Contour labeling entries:
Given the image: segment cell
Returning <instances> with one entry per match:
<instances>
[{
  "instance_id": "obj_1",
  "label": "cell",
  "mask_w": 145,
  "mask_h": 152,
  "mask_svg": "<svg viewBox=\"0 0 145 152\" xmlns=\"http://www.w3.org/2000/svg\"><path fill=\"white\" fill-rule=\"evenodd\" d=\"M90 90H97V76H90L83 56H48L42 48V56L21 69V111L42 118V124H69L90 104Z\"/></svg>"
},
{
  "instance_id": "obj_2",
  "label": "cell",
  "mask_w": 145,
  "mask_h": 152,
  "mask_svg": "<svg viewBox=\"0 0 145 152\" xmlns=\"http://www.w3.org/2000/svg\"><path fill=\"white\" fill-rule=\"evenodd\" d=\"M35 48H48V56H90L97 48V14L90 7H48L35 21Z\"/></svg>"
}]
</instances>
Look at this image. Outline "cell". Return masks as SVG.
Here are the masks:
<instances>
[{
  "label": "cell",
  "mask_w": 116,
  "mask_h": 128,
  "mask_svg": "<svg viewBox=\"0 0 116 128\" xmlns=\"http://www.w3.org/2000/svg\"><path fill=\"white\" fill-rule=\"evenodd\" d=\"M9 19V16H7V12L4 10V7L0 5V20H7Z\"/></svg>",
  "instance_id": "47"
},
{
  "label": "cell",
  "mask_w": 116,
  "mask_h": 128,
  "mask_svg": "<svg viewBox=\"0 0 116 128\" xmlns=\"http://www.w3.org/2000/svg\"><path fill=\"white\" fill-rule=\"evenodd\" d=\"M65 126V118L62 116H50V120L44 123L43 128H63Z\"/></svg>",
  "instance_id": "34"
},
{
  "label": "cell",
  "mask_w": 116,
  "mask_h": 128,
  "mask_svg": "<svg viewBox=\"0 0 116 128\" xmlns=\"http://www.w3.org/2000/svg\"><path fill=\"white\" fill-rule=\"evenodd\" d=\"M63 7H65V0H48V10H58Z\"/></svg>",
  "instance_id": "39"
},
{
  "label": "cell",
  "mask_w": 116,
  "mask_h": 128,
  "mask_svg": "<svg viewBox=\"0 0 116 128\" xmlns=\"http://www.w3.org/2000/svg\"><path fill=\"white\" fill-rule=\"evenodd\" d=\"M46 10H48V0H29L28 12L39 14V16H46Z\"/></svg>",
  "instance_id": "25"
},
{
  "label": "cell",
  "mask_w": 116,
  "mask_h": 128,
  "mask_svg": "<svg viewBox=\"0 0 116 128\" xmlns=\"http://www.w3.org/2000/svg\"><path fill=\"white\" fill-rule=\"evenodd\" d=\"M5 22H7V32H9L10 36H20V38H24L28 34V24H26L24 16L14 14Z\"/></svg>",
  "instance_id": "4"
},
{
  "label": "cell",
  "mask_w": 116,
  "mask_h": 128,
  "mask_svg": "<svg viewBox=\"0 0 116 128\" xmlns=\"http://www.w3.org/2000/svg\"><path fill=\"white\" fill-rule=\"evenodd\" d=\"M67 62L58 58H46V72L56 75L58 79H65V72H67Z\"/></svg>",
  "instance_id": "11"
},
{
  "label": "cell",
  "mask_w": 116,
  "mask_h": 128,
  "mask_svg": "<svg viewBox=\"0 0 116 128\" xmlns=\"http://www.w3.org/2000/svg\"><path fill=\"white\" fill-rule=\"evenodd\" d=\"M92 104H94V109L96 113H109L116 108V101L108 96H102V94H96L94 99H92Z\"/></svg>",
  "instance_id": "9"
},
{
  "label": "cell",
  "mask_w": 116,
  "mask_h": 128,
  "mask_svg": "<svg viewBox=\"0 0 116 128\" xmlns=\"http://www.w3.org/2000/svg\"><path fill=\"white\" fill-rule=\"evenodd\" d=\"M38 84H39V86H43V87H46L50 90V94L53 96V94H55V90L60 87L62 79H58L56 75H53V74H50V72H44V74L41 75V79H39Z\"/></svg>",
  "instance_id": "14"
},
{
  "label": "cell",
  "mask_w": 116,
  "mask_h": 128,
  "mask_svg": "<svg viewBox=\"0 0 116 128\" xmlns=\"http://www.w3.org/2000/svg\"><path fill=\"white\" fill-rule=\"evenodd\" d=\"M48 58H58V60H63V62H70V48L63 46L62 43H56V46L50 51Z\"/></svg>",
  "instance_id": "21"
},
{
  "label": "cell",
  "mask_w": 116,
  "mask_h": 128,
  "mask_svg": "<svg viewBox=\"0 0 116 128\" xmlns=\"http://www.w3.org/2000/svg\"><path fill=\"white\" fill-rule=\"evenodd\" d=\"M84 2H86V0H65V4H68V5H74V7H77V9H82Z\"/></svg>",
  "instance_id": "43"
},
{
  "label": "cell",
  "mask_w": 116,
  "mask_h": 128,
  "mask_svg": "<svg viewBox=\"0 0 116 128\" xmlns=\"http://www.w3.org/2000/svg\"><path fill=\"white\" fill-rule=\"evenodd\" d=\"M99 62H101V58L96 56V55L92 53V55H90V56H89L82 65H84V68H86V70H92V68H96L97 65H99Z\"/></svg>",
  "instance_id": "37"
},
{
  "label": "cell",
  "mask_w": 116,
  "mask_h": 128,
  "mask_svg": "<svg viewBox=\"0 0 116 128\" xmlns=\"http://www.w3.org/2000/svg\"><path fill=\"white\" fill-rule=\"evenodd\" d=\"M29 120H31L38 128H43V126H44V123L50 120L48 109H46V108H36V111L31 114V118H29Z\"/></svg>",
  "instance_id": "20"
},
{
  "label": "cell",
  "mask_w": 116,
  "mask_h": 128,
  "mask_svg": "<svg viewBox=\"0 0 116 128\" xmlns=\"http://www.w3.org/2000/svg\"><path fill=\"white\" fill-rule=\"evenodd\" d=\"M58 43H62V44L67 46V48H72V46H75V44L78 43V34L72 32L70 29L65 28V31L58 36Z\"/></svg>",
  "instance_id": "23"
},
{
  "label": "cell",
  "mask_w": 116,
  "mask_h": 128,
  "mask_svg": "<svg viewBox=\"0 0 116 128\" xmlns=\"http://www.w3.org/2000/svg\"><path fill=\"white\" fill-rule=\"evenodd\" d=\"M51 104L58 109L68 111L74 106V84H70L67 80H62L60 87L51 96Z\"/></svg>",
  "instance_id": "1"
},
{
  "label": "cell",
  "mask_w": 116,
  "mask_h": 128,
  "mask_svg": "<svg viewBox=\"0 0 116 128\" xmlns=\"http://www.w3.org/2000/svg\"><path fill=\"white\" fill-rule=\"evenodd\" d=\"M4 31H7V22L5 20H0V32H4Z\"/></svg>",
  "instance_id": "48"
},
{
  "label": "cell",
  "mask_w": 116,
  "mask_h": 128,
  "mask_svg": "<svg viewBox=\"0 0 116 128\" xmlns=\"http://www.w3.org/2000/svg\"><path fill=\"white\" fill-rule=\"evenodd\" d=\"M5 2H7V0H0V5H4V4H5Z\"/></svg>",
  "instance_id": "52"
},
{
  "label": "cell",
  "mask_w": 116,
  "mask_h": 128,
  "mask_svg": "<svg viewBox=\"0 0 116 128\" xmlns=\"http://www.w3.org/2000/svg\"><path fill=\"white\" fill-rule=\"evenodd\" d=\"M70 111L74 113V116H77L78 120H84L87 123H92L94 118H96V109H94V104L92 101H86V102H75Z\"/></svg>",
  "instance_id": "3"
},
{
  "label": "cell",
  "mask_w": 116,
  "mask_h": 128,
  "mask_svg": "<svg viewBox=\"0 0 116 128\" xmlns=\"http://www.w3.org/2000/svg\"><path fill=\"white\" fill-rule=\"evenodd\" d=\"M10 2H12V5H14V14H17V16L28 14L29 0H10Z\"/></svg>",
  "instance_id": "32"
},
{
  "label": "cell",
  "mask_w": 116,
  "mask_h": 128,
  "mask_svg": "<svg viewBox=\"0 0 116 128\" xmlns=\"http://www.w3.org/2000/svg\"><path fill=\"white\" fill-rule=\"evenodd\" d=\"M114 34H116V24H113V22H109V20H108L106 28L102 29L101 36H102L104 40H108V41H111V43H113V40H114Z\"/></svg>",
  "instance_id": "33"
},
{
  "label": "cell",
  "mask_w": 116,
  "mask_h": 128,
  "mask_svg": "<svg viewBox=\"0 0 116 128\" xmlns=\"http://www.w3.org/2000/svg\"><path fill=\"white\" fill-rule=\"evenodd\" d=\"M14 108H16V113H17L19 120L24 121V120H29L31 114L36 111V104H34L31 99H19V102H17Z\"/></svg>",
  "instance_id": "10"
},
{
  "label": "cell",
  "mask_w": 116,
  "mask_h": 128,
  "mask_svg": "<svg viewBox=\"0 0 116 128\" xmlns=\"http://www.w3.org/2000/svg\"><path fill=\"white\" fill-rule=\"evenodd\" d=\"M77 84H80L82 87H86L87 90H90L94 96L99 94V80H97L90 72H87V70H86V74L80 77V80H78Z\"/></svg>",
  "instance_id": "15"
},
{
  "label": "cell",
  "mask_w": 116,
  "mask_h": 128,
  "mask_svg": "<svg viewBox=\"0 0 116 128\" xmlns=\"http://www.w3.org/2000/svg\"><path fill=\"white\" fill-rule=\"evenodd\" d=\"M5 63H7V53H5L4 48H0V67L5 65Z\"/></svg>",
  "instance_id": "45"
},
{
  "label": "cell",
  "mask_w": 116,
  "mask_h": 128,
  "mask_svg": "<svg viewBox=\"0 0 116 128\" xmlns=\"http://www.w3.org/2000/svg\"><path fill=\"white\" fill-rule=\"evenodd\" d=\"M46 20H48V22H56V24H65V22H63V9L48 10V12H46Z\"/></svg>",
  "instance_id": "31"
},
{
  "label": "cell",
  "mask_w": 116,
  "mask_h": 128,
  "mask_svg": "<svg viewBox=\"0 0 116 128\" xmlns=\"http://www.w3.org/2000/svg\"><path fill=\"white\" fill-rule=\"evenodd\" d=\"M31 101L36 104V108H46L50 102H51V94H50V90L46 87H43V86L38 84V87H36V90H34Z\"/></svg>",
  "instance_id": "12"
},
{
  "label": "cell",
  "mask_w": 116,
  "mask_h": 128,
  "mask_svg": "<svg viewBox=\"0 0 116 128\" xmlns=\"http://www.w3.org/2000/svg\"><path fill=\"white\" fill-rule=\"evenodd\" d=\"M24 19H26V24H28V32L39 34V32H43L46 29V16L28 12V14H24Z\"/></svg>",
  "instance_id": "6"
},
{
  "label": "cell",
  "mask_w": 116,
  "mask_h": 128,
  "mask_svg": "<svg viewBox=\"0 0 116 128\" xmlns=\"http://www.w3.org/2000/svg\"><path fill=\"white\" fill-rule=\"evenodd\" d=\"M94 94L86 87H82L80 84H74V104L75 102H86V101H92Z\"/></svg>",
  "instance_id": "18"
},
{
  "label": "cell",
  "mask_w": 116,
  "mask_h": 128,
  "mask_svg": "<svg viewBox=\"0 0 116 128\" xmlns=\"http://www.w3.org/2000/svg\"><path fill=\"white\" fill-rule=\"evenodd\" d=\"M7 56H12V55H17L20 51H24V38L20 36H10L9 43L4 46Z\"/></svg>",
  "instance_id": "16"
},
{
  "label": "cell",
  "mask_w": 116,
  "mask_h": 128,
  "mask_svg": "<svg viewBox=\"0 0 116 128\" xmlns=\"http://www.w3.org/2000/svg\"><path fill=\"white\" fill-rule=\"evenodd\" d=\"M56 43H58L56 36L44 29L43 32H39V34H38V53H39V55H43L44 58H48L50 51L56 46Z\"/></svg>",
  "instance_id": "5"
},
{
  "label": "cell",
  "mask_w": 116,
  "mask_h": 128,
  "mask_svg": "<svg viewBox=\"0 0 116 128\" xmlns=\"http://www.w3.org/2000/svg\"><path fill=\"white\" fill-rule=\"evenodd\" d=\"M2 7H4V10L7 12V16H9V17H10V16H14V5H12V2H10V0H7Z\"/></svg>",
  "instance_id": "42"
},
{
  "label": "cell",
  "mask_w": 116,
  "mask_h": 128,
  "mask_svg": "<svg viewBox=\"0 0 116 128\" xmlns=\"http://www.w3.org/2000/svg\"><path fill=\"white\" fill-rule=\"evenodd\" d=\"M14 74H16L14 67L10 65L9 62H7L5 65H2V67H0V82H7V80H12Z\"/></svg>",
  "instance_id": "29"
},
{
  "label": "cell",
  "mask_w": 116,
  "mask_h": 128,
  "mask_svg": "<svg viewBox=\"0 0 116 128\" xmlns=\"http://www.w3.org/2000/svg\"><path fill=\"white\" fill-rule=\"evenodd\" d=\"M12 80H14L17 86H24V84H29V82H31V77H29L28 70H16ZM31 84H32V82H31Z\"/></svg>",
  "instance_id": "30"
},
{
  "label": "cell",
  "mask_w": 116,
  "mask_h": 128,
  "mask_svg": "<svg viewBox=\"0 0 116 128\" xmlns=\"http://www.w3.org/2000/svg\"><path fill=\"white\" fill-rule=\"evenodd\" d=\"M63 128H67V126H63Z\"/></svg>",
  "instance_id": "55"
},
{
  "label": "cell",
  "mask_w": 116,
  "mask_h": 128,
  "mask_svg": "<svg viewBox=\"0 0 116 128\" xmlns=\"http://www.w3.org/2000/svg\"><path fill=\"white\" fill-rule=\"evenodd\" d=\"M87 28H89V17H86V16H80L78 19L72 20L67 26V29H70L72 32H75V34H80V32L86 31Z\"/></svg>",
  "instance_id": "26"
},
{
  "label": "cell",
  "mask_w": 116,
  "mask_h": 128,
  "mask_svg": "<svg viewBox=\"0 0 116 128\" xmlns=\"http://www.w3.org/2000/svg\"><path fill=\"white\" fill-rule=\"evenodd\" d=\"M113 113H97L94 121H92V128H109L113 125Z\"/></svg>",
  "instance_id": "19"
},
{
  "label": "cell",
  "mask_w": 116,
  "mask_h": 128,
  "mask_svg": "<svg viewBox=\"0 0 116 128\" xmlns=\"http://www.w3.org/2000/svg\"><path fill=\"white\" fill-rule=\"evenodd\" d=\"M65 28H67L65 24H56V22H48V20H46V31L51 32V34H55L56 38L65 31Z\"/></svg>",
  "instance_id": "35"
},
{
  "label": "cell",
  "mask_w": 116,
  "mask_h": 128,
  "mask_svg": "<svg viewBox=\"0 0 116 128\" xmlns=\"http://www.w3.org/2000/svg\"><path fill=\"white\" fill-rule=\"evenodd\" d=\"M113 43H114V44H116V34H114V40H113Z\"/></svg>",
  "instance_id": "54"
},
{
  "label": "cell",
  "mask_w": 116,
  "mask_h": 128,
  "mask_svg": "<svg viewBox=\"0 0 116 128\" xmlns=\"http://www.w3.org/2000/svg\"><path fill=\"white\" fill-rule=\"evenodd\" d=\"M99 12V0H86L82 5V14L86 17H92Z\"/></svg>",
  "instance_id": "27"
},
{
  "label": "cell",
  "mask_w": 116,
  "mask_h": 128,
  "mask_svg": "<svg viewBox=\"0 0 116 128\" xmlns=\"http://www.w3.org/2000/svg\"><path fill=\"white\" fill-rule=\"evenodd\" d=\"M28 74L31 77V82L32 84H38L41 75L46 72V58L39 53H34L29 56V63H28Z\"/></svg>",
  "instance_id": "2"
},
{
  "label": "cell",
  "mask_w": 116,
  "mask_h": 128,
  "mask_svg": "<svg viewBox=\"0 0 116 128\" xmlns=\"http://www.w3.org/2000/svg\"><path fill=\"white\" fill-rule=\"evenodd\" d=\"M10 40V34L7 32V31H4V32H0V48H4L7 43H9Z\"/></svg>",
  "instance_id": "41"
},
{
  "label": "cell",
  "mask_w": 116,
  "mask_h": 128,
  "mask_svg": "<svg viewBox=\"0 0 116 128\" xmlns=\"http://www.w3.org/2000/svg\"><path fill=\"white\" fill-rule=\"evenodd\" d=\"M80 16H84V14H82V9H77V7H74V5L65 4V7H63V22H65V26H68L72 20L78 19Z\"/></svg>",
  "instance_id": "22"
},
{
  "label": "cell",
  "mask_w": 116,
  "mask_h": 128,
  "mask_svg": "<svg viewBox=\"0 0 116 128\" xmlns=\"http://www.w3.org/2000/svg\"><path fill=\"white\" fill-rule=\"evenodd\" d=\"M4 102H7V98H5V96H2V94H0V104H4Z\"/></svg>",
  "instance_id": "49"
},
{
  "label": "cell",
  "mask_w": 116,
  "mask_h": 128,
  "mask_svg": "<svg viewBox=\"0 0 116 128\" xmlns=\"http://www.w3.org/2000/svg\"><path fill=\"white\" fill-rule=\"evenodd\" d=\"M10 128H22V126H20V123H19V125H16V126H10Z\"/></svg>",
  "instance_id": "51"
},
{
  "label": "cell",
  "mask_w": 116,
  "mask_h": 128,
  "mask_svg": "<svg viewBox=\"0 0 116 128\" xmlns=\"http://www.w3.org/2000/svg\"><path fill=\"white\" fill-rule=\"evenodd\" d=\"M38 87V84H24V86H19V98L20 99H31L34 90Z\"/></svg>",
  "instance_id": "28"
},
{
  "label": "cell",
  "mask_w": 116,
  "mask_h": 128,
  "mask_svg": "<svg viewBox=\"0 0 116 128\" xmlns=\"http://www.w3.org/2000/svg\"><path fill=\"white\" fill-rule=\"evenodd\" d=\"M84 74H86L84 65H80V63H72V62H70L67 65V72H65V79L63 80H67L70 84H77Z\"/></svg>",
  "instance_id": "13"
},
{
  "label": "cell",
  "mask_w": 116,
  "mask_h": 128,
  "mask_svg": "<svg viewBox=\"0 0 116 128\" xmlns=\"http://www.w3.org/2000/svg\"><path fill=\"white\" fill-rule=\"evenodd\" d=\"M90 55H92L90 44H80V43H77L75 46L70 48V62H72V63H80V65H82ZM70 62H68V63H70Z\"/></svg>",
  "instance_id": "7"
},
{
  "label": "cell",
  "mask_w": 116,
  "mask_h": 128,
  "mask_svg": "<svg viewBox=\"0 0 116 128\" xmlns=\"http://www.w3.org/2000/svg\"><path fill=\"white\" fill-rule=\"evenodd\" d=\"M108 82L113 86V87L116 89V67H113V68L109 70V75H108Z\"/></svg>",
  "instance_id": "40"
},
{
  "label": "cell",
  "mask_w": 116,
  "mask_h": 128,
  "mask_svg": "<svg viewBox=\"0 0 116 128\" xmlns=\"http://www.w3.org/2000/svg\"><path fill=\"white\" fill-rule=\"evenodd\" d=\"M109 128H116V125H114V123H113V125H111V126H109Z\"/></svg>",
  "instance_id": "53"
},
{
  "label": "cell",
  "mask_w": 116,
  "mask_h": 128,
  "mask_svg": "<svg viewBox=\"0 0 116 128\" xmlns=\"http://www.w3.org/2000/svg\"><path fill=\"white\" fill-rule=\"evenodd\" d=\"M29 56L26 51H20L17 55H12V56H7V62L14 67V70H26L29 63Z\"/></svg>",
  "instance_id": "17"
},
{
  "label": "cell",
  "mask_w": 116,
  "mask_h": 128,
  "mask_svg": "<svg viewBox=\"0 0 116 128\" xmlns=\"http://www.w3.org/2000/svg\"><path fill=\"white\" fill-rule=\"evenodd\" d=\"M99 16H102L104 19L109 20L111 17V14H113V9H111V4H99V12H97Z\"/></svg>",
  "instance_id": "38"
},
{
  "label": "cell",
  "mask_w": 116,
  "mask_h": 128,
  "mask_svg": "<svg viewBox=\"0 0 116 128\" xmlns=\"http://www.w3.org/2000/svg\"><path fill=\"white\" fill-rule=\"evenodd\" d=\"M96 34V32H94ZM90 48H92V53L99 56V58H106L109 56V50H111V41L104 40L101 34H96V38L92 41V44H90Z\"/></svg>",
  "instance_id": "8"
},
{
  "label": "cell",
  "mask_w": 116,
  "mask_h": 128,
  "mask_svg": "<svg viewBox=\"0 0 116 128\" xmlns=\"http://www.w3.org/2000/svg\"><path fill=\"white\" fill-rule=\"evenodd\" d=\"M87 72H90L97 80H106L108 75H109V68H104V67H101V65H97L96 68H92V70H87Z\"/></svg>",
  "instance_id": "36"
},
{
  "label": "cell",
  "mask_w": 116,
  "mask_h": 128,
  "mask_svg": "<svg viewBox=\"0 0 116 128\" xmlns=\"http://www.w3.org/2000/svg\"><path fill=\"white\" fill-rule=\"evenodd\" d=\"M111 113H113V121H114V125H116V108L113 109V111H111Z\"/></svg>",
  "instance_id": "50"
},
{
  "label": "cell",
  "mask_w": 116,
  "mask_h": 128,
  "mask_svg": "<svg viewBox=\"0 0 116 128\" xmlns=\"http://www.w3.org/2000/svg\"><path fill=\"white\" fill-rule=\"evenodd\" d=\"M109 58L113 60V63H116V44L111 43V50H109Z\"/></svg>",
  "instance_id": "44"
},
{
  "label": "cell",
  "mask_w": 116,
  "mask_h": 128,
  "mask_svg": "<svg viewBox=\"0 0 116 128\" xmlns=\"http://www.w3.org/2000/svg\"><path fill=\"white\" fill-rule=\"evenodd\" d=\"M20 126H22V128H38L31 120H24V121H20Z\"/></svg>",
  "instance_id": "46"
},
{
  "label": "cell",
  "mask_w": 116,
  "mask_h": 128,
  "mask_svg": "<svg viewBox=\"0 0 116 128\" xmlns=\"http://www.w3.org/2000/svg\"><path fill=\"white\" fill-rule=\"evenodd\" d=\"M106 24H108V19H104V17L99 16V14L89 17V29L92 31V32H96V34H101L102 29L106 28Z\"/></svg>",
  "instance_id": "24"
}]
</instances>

INSTRUCTIONS TO FOLLOW - In the data from the beginning through the line containing "126V118L62 116H50V120L44 123L43", substitute "object_id" for every "instance_id". Give those lines again with nothing else changed.

COMPLETE RESPONSE -
Given the image: segment cell
Returning <instances> with one entry per match:
<instances>
[{
  "object_id": "obj_1",
  "label": "cell",
  "mask_w": 145,
  "mask_h": 152,
  "mask_svg": "<svg viewBox=\"0 0 145 152\" xmlns=\"http://www.w3.org/2000/svg\"><path fill=\"white\" fill-rule=\"evenodd\" d=\"M90 90H97V76H90L83 56H48L42 48V56L21 69V111L42 118V124H69L90 104Z\"/></svg>"
},
{
  "object_id": "obj_2",
  "label": "cell",
  "mask_w": 145,
  "mask_h": 152,
  "mask_svg": "<svg viewBox=\"0 0 145 152\" xmlns=\"http://www.w3.org/2000/svg\"><path fill=\"white\" fill-rule=\"evenodd\" d=\"M35 48H48V56H90L97 48V14L90 7H48L35 21Z\"/></svg>"
}]
</instances>
Look at this image. Outline "cell". Return masks as SVG.
Here are the masks:
<instances>
[{
  "label": "cell",
  "mask_w": 116,
  "mask_h": 128,
  "mask_svg": "<svg viewBox=\"0 0 116 128\" xmlns=\"http://www.w3.org/2000/svg\"><path fill=\"white\" fill-rule=\"evenodd\" d=\"M9 19V16H7V12L4 10V7L0 5V20H7Z\"/></svg>",
  "object_id": "47"
},
{
  "label": "cell",
  "mask_w": 116,
  "mask_h": 128,
  "mask_svg": "<svg viewBox=\"0 0 116 128\" xmlns=\"http://www.w3.org/2000/svg\"><path fill=\"white\" fill-rule=\"evenodd\" d=\"M65 126V118L62 116H50V120L44 123L43 128H63Z\"/></svg>",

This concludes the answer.